TV STORE ONLINE: In mentioning DOWN ON US...Did Larry ever discuss with you his various conspiracy theories on the "pied-pipers of rock and roll" or Marilyn Monroe?
VON STERNBERG: Not really, but he had so many ideas about everything. He was really light-hearted and he liked to joke around on the set, but when it came to his ideas or his films he wouldn't ever joke around. He was very serious.
TV STORE ONLINE: I think DOWN ON US is a pretty extraordinary film because it's the culmination of what I've suggested earlier about Larry desiring to create a completely-realized alternate universe in his films...

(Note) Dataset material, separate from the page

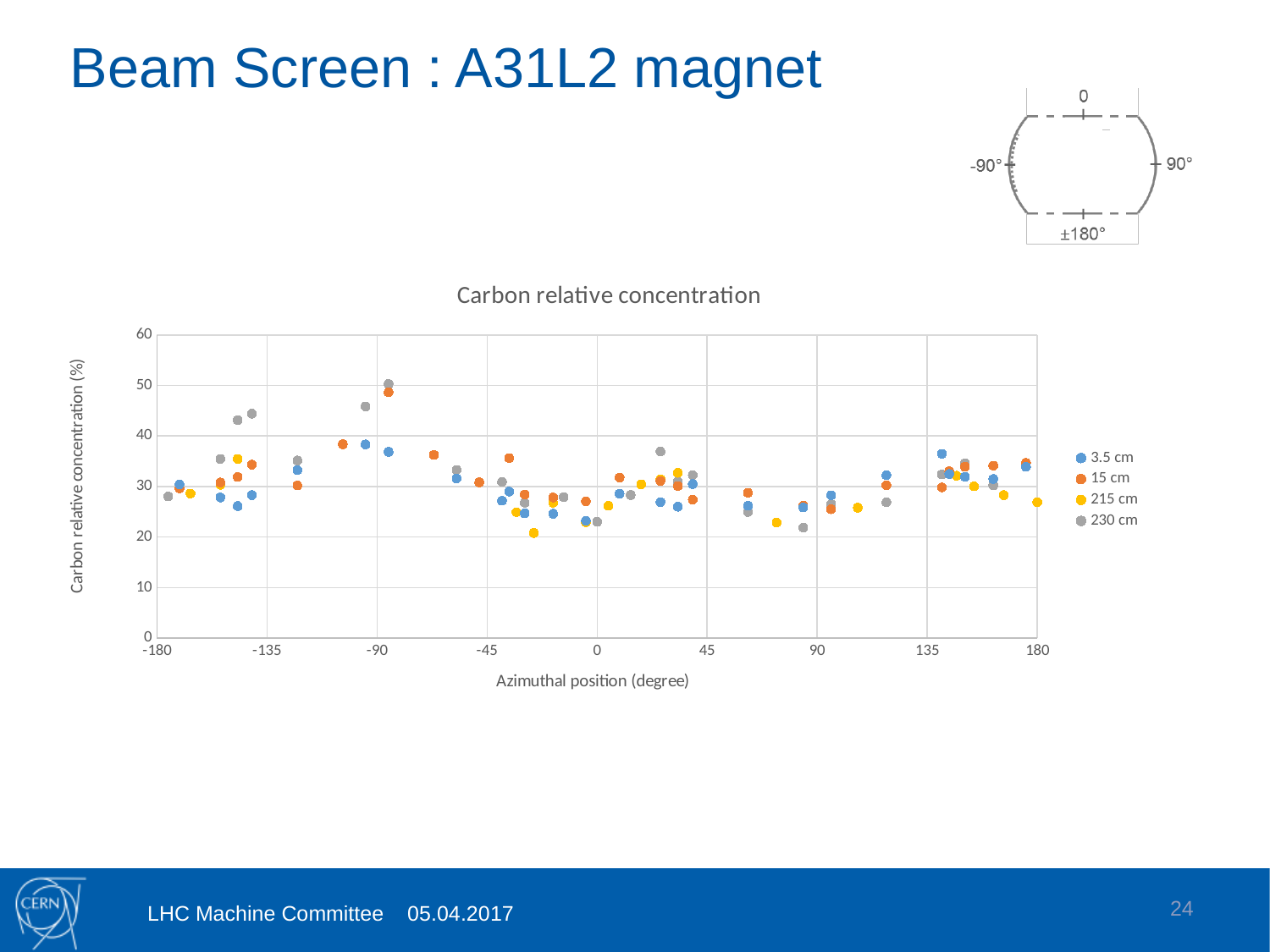
What is the label of the x axis of the chart? Azimuthal position (degree) Do the values of the 230 cm series rise or fall between about -85 degrees and 0 degrees? fall Is the highest value of the 230 cm series (near -85 degrees) greater or less than 40? greater Is the lowest value of the 215 cm series (near -30 degrees) greater or less than 30? less Is the value of the 230 cm series at about 85 degrees greater or less than 30? less At about -85 degrees, which series has the larger value: 230 cm or 3.5 cm? 230 cm What is the title of the chart? Carbon relative concentration How many series does the legend of the chart list? 4 What is the maximum value shown on the y axis of the chart? 60 Which series in the chart reaches the highest carbon relative concentration value? 230 cm What kind of chart is shown on the slide? scatter chart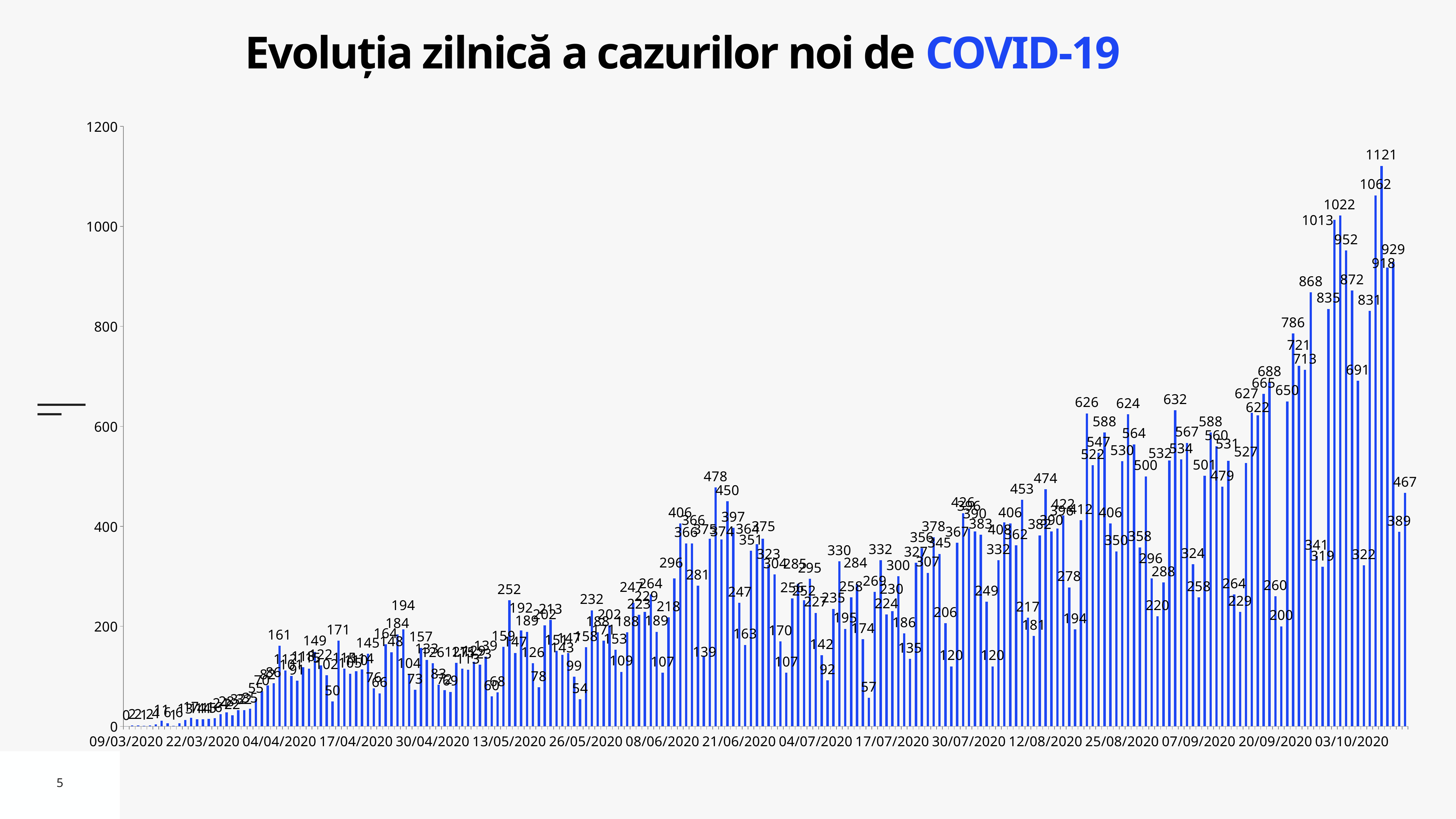
What is the second highest daily value labelled on the chart? 1062 What is the highest tick value shown on the y axis? 1200 Overall, do the daily values rise or fall from left to right along the x axis? rise What is the value of the first bar, at 09/03/2020? 0 Is the tallest bar greater or less than 1000? greater What is the highest daily value shown on the chart? 1121 What kind of chart is shown on the slide? bar chart What is the difference between the two highest values, 1121 and 1062? 59 What is the value of the last (rightmost) bar on the chart? 467 What is the title of the chart? Evoluția zilnică a cazurilor noi de COVID-19 Is the value of the rightmost bar greater or less than 600? less Which is larger, the bar labelled 1121 or the bar labelled 1062? 1121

VON STERNBERG: But the actors weren't good. The guy who played Jim Morrison wasn't anything like the real Jim Morrison. I met the real Jim Morrison when I was younger. When he was a film student at UCLA he was a student in my Dad's class there. He and Ray Manzarek were both in that class. The actor who played Jimi Hendrix--I didn't feel like he was the right choice for that part. The way that Larry set it--nothing about it was real. They tried to make it real, but none of it worked.
TV STORE ONLINE: Your complaints about DOWN ON US are the reasons why I praise it...(Laughing) I love it because it has zero realism. To change subjects...I know you worked in a capacity on Francis Coppola's ONE FROM THE HEART (1981)...What did you do that film?
At the time I was doing a lot of large-format photography. I shot the neon stuff for the one-sheet for the movie. There were a couple different posters for the movie
and I did one of them. I used to shoot large-format photography of neon signs for a living. I got quite a reputation for that. It was wonderful to be on that lot with Francis. I wanted to work with him again after that, but I never got the chance. I first met Coppola when I was younger in the Summer of '69 in San Sebastian. I was eighteen-years-old and he was visiting my Dad one day.
TV STORE ONLINE: ONE FROM THE HEART is one of those films that I think is tremendously underrated--but many don't confer with me on that notion...
I would, but I also think the same thing about TEXASVILLE (1990) too.